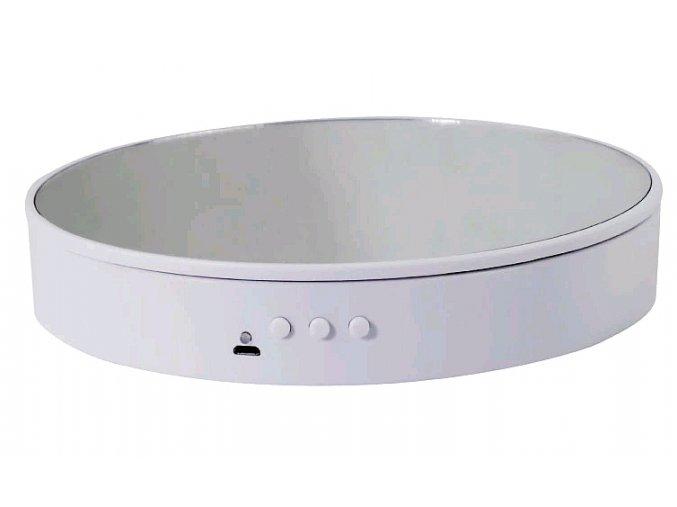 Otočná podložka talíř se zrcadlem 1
...
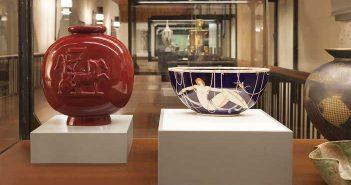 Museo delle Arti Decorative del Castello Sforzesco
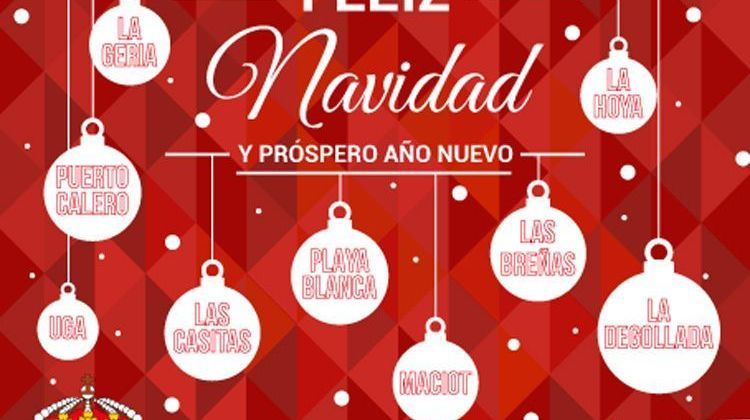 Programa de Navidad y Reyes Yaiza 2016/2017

**EXERCISE BRIEF**.
Using the listing above, repeat word for word each line from the one with "Museo delle Arti" down to the one with "Programa de Navidad y Reyes Yaiza 2016/2017", both included. Omit all pictures.

**EXERCISE RESULT**.
 Museo delle Arti Decorative del Castello Sforzesco
 Programa de Navidad y Reyes Yaiza 2016/2017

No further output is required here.